Text:
Then lively doth he look, and salvith me again,
fn8

And saith, ‘My dear, how is it now that you have all this pain?’

Where with the heavy cares, that heaped are in my breast,

Break forth, and me dischargeth clean of all my great unrest.

But when I me awake and find it but a dream,

The anguish of my former woe beginneth more extreme.
31

‘T. his little son’ is surely Thomas; the absent lover, Surrey; the singer, Frances. But it is not Frances’ historical voice that is heard here, but Surrey’s fictive representation of it. In Surrey’s ventriloquism we may be no closer to the real Frances, but at least we can see how Surrey himself chose to view and hear her: pining for him dreadfully and dependent on him for her happiness. That Surrey saw himself as Frances’ knight in shining armour is typical of him; far more remarkable is the intimacy of his imagined homecoming and the touching details that enliven it: Frances rushing towards the nursery, kissing him before she even speaks, his ‘lively’ look and soothing words and the shuddering sobs that overcome her. The scene is so vivid and natural that it seems entirely credible, just as it did to the dreaming lady herself.

According to the little evidence that remains, and by the standards of the day, Surrey was an attentive father. His children’s education clearly mattered to him and he employed the eminent Dutch humanist, Hadrianus Junius, to teach them, paying him double the wage that the royal tutor, Roger Ascham, received from Henry VIII.
fn9
,
32
Of the five children, Surrey was understandably most mindful of ‘T. his little son’ and heir. The picture of the two of them playing together in the above poem is one of its loveliest details and it is possible that Surrey addressed another poem to Thomas which counselled moderation in life, something that Surrey himself could seldom achieve.

Henry, the younger son, was a month shy of his seventh birthday when Surrey was executed, but it was he who would be the most curious about his father and the circumstances of his fall. It was also Henry who eventually removed Surrey’s remains from the churchyard near the Tower and buried them alongside Frances beneath a magnificent tomb in St Michael’s Church, Framlingham.

Recorded data:
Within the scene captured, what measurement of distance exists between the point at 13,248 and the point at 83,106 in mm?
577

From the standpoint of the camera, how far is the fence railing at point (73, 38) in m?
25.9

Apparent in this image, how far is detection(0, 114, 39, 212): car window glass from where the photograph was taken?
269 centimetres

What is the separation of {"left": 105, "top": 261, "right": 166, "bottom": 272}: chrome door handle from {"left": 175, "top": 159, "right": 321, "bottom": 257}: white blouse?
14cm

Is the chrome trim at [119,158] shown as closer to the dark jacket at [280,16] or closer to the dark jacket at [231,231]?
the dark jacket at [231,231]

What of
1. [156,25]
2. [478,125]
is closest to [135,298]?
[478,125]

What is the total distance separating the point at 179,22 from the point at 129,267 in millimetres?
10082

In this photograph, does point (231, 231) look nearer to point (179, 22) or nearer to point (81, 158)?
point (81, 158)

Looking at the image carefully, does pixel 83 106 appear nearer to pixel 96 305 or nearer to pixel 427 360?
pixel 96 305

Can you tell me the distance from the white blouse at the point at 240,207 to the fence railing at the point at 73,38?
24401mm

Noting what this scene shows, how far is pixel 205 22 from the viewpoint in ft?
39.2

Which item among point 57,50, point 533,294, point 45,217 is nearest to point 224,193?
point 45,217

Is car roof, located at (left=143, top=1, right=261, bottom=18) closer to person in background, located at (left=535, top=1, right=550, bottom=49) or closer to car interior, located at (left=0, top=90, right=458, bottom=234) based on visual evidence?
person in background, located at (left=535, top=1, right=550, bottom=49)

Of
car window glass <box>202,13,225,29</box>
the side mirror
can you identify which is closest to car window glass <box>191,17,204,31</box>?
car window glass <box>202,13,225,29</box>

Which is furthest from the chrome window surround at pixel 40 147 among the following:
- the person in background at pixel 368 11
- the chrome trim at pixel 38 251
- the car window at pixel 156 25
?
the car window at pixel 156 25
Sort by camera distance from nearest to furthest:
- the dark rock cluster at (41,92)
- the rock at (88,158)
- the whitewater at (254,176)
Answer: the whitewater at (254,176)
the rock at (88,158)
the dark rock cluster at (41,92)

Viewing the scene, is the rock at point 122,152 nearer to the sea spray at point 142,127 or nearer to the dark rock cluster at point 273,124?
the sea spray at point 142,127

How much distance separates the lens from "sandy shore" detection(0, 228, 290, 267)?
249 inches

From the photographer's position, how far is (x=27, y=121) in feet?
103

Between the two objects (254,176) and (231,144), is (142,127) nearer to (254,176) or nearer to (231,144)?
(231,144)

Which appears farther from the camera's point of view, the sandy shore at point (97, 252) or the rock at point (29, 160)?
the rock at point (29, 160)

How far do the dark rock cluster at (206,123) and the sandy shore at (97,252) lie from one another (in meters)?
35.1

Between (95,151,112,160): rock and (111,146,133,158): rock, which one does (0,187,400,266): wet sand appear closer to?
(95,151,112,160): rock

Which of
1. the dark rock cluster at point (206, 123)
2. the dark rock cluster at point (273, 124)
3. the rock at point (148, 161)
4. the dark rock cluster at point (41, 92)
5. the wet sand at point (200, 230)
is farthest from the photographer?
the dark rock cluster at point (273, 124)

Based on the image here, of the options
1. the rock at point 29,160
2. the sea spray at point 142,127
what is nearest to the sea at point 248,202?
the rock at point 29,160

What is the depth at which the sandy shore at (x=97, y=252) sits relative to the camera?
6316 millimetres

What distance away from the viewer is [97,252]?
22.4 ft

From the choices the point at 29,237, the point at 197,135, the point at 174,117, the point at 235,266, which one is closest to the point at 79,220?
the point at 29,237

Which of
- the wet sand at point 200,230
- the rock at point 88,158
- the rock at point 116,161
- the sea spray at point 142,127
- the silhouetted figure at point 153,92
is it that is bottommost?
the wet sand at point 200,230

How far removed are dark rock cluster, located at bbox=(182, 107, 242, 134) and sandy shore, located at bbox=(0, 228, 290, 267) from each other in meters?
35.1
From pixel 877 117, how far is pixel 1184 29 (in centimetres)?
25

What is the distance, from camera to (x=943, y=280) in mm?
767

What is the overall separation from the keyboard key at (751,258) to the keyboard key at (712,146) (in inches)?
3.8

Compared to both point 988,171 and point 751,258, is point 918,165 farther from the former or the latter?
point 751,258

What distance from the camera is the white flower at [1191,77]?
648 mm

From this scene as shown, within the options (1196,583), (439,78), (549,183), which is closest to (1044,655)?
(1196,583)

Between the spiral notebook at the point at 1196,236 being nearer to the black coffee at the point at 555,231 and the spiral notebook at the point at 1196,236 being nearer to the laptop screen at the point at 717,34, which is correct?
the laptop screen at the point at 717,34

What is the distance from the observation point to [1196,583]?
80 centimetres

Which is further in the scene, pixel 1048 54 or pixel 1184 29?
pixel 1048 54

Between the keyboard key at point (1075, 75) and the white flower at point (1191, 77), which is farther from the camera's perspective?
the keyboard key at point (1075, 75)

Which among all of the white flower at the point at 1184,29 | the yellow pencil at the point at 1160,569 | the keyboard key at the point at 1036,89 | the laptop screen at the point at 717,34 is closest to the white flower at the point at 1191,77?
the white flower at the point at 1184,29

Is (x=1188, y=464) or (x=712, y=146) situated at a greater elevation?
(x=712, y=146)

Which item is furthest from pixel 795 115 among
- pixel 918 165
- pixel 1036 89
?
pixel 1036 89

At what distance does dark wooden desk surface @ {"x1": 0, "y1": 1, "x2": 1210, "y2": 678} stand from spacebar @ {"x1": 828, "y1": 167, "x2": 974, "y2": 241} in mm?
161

Given request: In the passage on Surrey, who did Surrey employ to teach his children? The records are material separate from the passage on Surrey.

Response to the task: The Dutch humanist Hadrianus Junius.